*** INPUT DATA ***

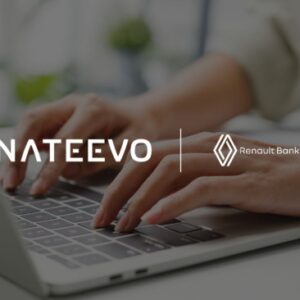 Nateevo - Renault Bank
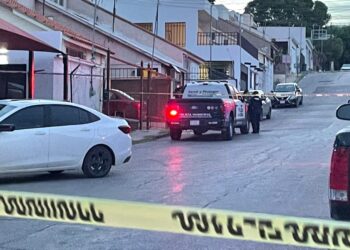 Adulto mayor es encontrado sin vida en su vivienda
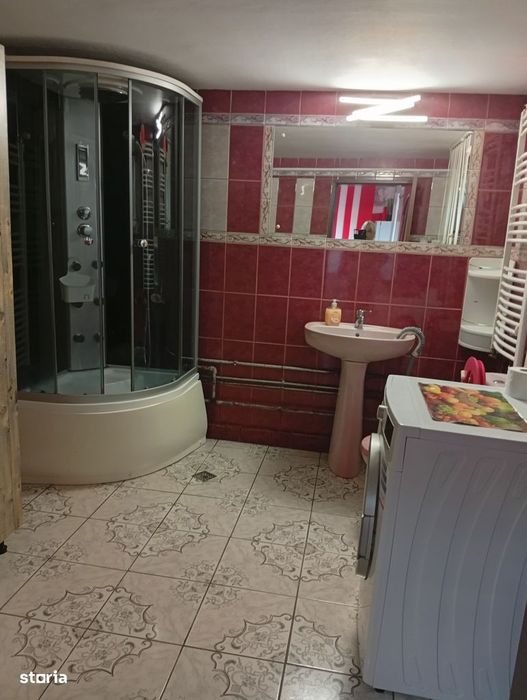 Proprietate Unică Bonțida – 3 Clădiri, Business Camping EC,
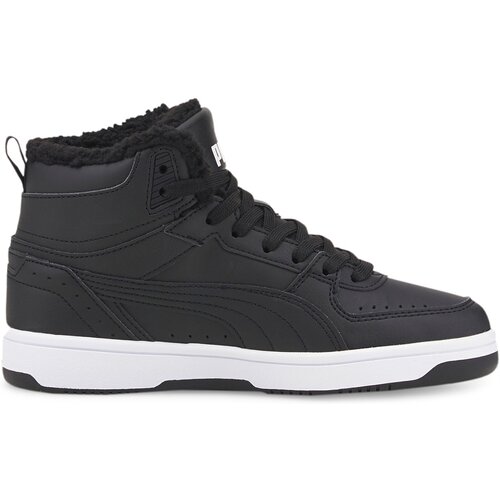 KINDER FREIZEITSCHUHE PUMA REBOUND JOY FUR JR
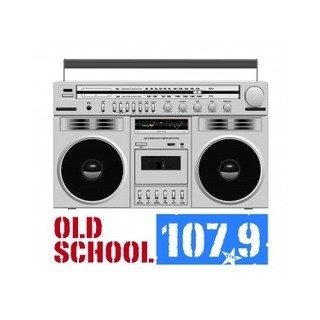 KZRS Old School 107.9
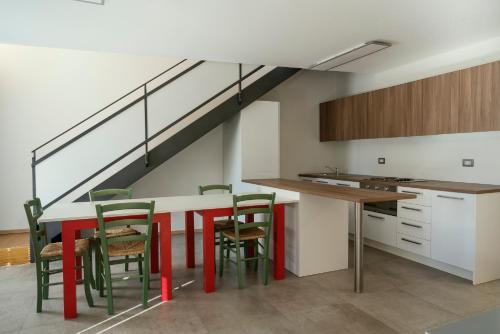 Fioralpino Suites in Sospirolo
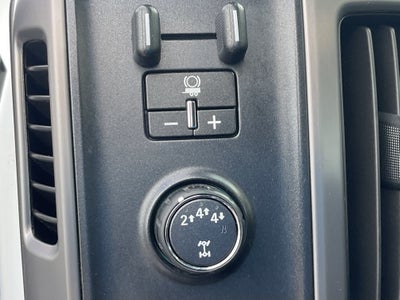 2019 GMC Sierra 3500HD SLT All-Terrian Duramax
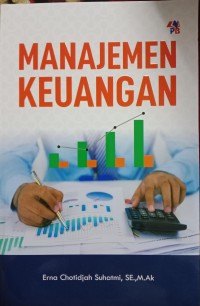 Manajemen Keuangan
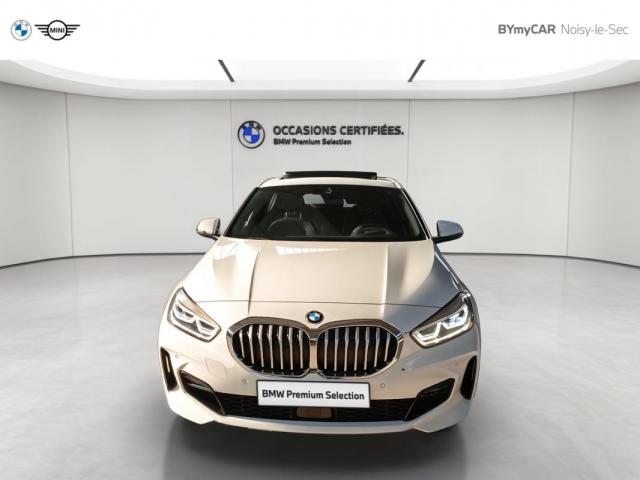 Bmw Série 1 image 5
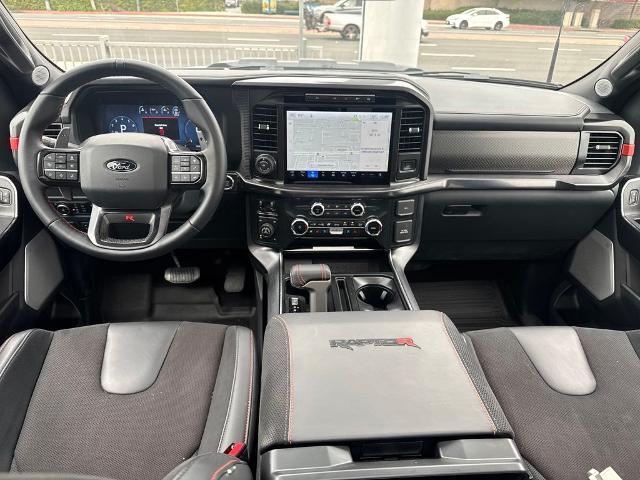2026 Ford F-150 - $139,990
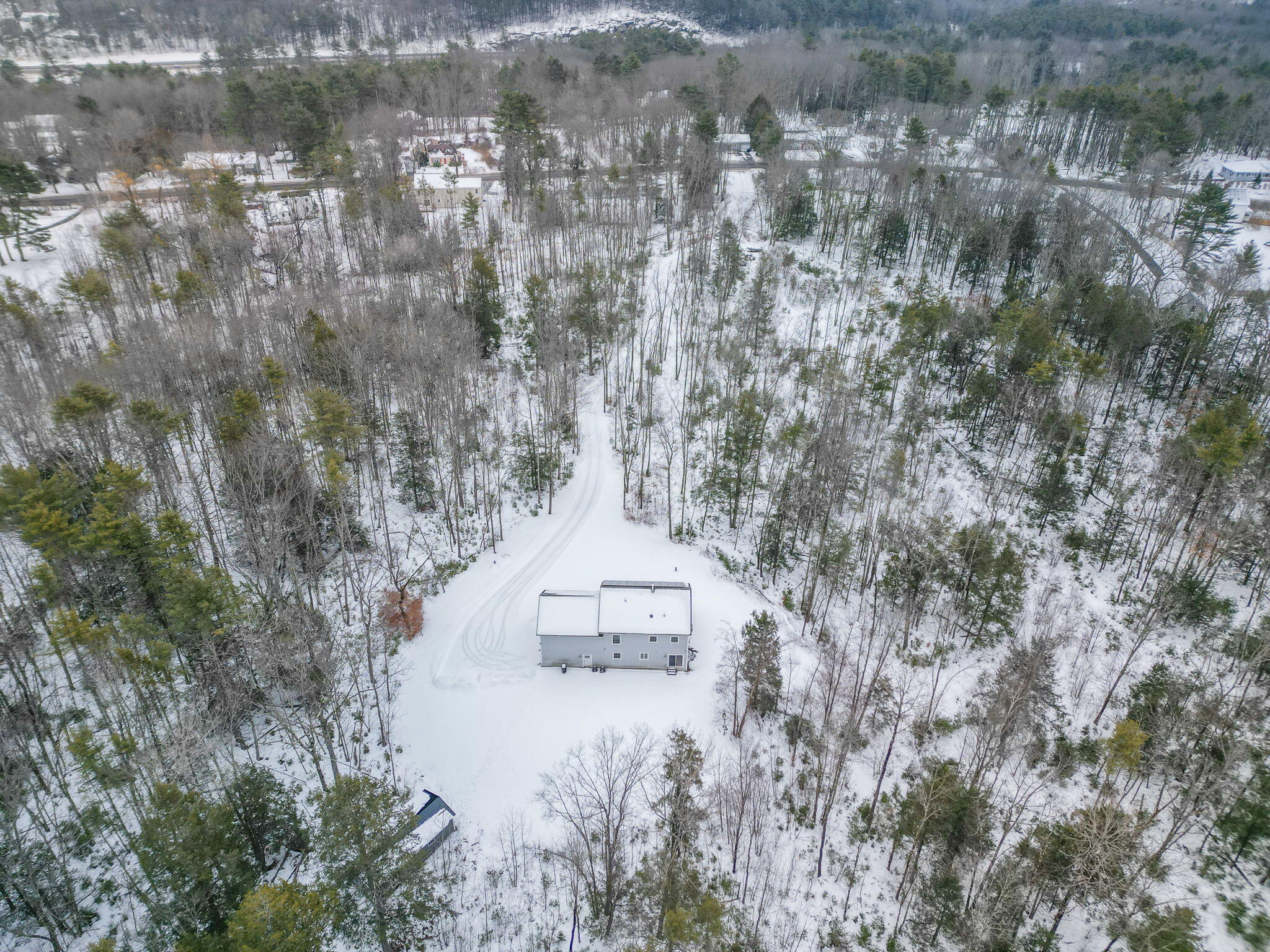 5 & 6 Harmony Way, Falmouth, ME, 04105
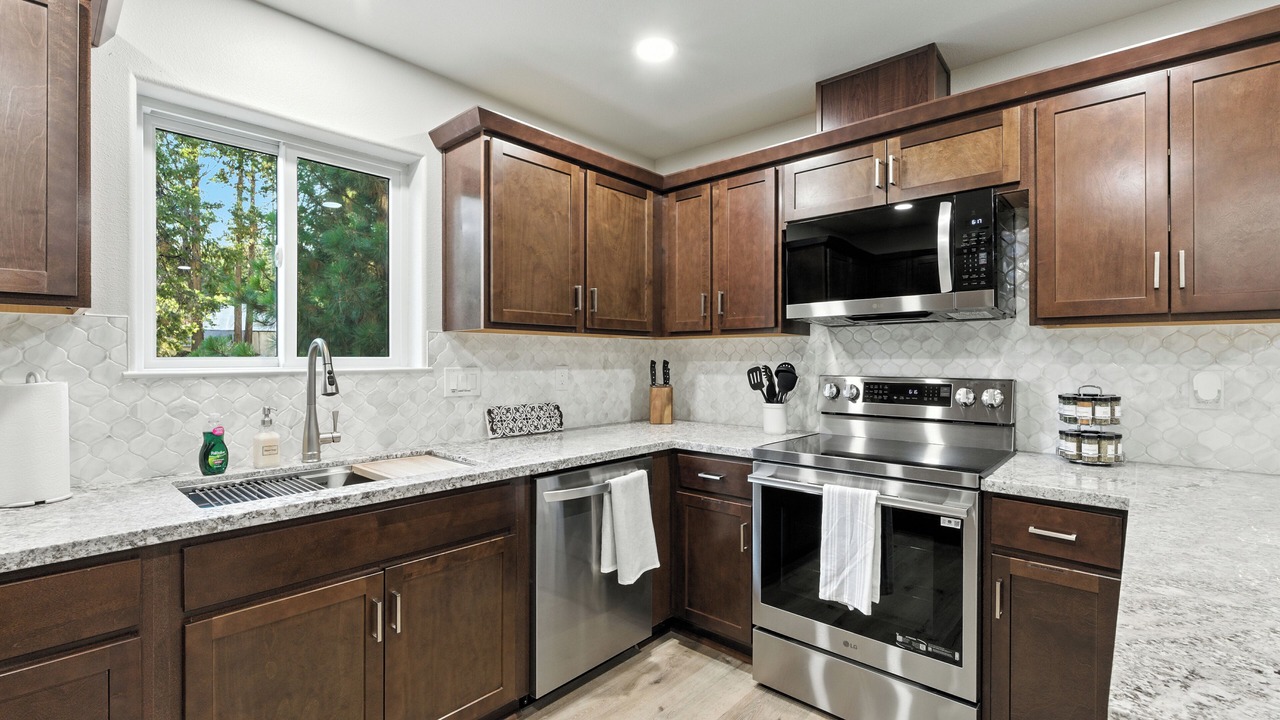 Photo of Kitchen in West Village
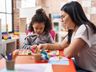 Aprovados em SMO são chamados para escolha de vagas de Auxiliar de Creche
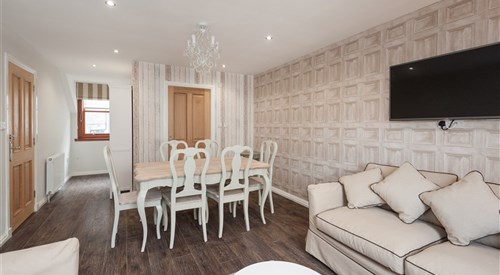 City Retreat Mews, Edinburgh 2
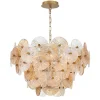 Sencha Chandelier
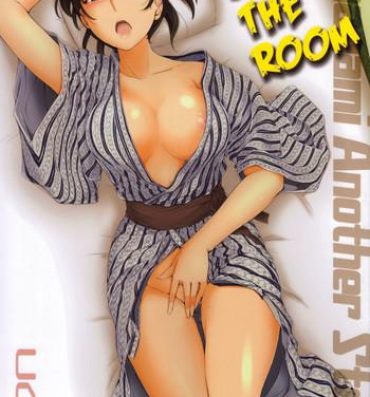 Fishnet X IN THE ROOM- Amagami hentai Fake Tits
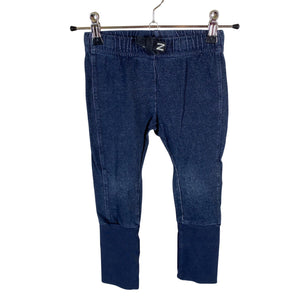Unisex NOSH - Sweatpants, size 98 - 104 - Blue (1)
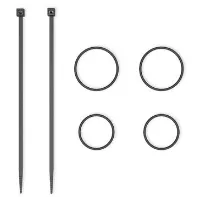 Quad Lock O-Rings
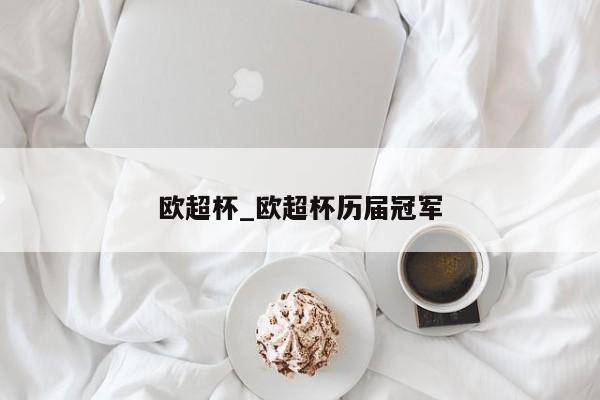 欧超杯_欧超杯历届冠军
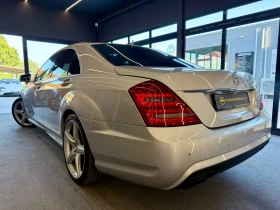 Mercedes-Benz S 350 d* Full* Подгреви* Обдухване* HarmanKardon* ЛИЗИНГ, снимка 5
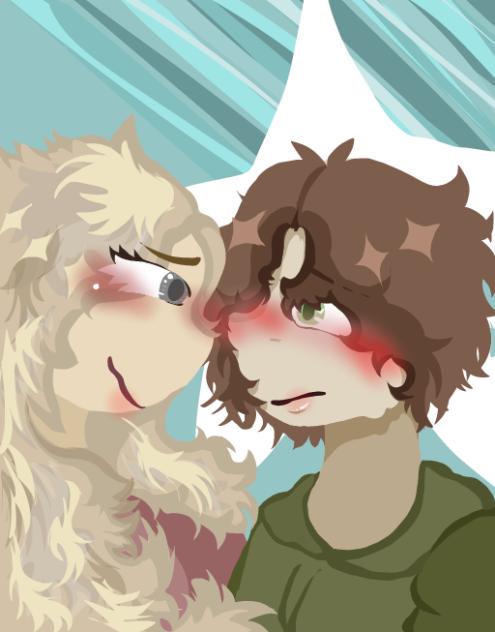 me and my gf waaaaaaaaaaaaaaa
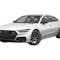 2022 Audi S7 12th exterior image - activate to see more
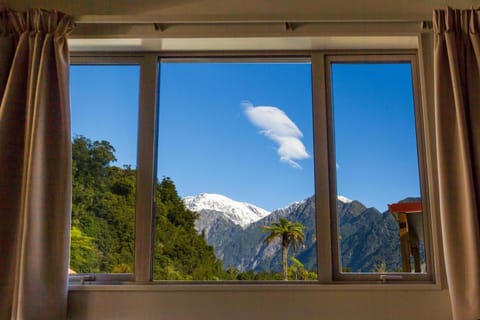 10 Cottages Vacation rental in Franz Josef / Waiau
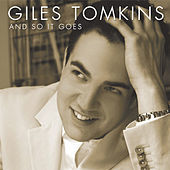 Thumbnail for the Giles Tomkins - And So It Goes link, provided by host site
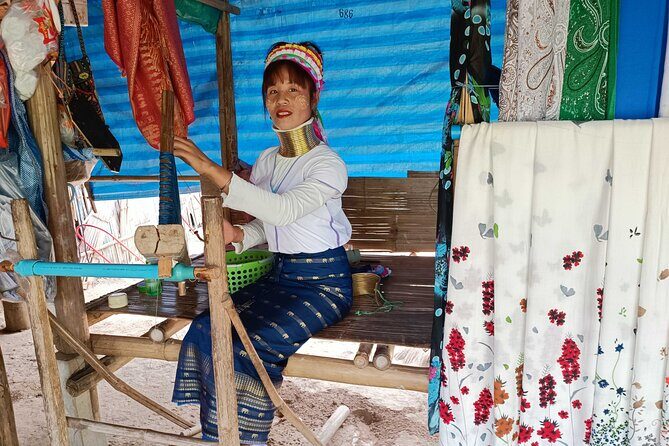 Chiang Rai: White, Blue, Red Temples and Long Neck Village Tour - The Sum Up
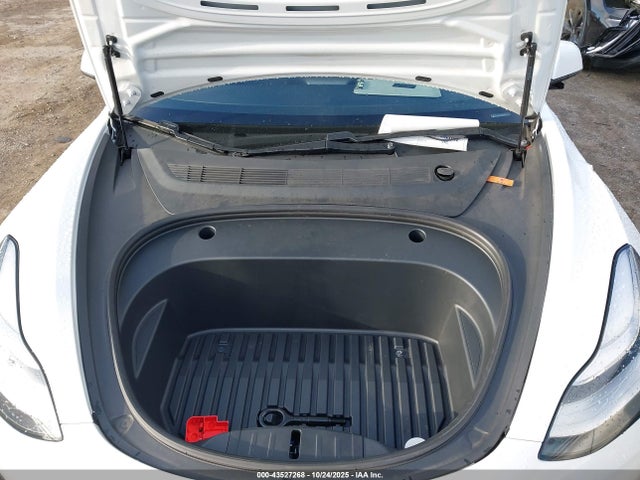 2021 TESLA MODEL 3 5YJ3E1EB1MF850001 Photo 9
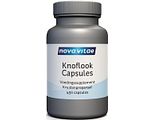 Nova Vitae Knoflook Capsules 450CP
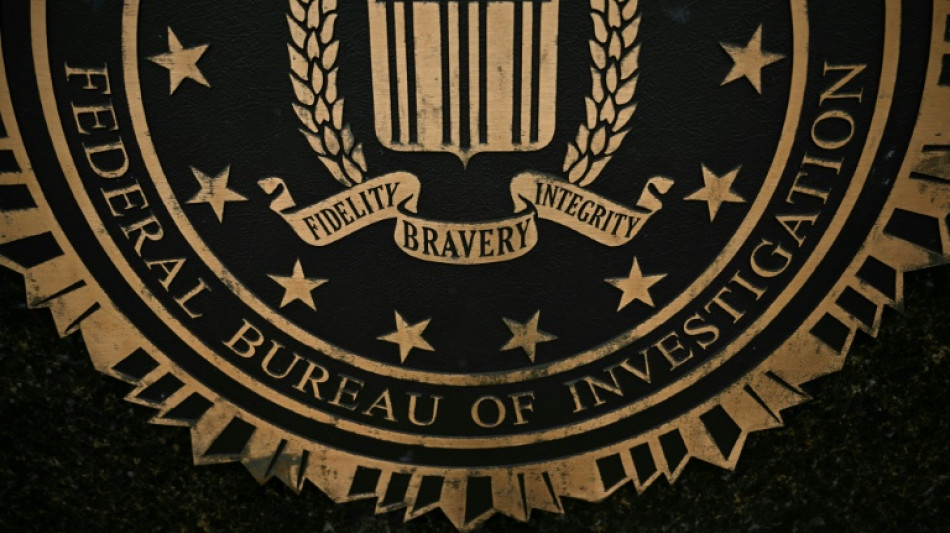 FBI realiza buscas em centro eleitoral no estado da Ge&oacute;rgia
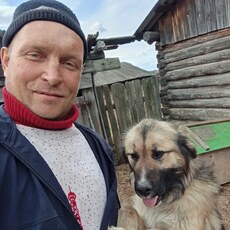 Фотография мужчины Николай, 39 лет из г. Кутулик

*** End of INPUT DATA ***

ASSIGNMENT – Print the records exactly, every one. Leave out the pictures.

RESULT OF THE EXERCISE –
 Nateevo - Renault Bank
 Adulto mayor es encontrado sin vida en su vivienda
 Proprietate Unică Bonțida – 3 Clădiri, Business Camping EC,
 KINDER FREIZEITSCHUHE PUMA REBOUND JOY FUR JR
 KZRS Old School 107.9
 Fioralpino Suites in Sospirolo
 2019 GMC Sierra 3500HD SLT All-Terrian Duramax
 Manajemen Keuangan
 Bmw Série 1 image 5
2026 Ford F-150 - $139,990
 5 & 6 Harmony Way, Falmouth, ME, 04105
 Photo of Kitchen in West Village
 Aprovados em SMO são chamados para escolha de vagas de Auxiliar de Creche
 City Retreat Mews, Edinburgh 2
 Sencha Chandelier
 Fishnet X IN THE ROOM- Amagami hentai Fake Tits
Unisex NOSH - Sweatpants, size 98 - 104 - Blue (1)
 Quad Lock O-Rings
 欧超杯_欧超杯历届冠军
 Mercedes-Benz S 350 d* Full* Подгреви* Обдухване* HarmanKardon* ЛИЗИНГ, снимка 5
 me and my gf waaaaaaaaaaaaaaa
 2022 Audi S7 12th exterior image - activate to see more
 10 Cottages Vacation rental in Franz Josef / Waiau
 Thumbnail for the Giles Tomkins - And So It Goes link, provided by host site
 Chiang Rai: White, Blue, Red Temples and Long Neck Village Tour - The Sum Up
 2021 TESLA MODEL 3 5YJ3E1EB1MF850001 Photo 9
 Nova Vitae Knoflook Capsules 450CP
 FBI realiza buscas em centro eleitoral no estado da Ge&oacute;rgia
 Фотография мужчины Николай, 39 лет из г. Кутулик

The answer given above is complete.